Brody went to hospital on Monday to get labs done and we were hoping he would be able to start back on chemo on Monday too. Unfortunately, his kidney function is still not good enough to start chemo again. Today now makes 3 weeks since Brody has had any chemo.
Since Brody has not been able to do chemo and he has to be off chemo for awhile to be able to do surgery, our oncologist decided to go ahead and get Brody scheduled this week for surgery to place an internal stent from his kidney to his bladder. (Same as he had before). He (and we) are hoping the internal one will be enough to keep Brody's kidney functioning well and that Brody will be able to get rid of the external nephrostomy tube. Once the internal stent is placed, the external tube would be clamped and Brody will be monitored to assure internal tube is handling the job okay. If this goes well, then Brody would be scheduled for another surgery to have the external tube removed. We are hoping this works out. Brody would much prefer the internal one rather than external so he can swim and take a shower and not have other kids etc wondering what is wrong with him when they see that external one. Also, the infection risk with the external one is much greater. It's a BIG worry for us. Hopefully the tumor is not so big that the internal one won't work.

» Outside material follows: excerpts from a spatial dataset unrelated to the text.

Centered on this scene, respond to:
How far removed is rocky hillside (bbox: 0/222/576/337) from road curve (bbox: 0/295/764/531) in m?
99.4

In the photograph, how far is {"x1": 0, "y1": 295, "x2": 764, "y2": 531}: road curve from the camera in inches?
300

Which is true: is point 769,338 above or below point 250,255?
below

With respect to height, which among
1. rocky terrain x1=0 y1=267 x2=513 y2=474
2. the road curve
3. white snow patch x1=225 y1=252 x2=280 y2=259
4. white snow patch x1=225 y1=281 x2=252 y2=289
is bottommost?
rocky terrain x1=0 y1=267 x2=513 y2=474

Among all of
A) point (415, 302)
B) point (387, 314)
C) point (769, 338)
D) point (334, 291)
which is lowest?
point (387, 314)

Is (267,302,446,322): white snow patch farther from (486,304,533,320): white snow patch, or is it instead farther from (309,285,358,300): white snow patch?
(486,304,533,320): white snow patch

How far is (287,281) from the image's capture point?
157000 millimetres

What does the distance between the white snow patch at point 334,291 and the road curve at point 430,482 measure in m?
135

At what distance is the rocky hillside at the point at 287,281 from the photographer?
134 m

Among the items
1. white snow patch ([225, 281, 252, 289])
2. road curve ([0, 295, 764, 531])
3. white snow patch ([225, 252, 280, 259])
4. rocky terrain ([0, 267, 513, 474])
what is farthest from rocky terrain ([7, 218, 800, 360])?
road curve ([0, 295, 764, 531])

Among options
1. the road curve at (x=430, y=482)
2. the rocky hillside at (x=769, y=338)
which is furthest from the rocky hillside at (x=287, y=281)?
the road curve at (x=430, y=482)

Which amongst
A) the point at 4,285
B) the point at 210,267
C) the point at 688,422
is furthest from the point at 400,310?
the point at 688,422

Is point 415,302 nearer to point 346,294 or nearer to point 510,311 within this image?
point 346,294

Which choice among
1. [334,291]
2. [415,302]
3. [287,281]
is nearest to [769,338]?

Since Brody's kidney function has been so bad recently, he has not been able to have a CT with IV contrast. He had one without contrast but this does not give as good of a picture to determine change in tumor size. Once Brody's kidney is strong enough he will get another CT with IV contrast so it can be determined if the tumor is indeed growing or not. The worry of course is that it has changed significantly considering this sudden problem with Brody's kidney/urine flow being obstructed. It's hard to determine at this point if the tumor is significantly bigger or not and if his chemo regimen is still working. To complicate it further, he has been off chemo for 3 weeks now and will be off of it until at least Monday (may get one of his chemo meds on Monday but not the others that are harder on the kidney). Once he finally gets his CT scan the tumor may appear significantly bigger simply because he has been unable to take his chemo for so long rather than it not working anymore. Hopefully we get the scan and the tumor hasn't got significantly bigger despite all this. I am, of course, very worried that may not be the news we get.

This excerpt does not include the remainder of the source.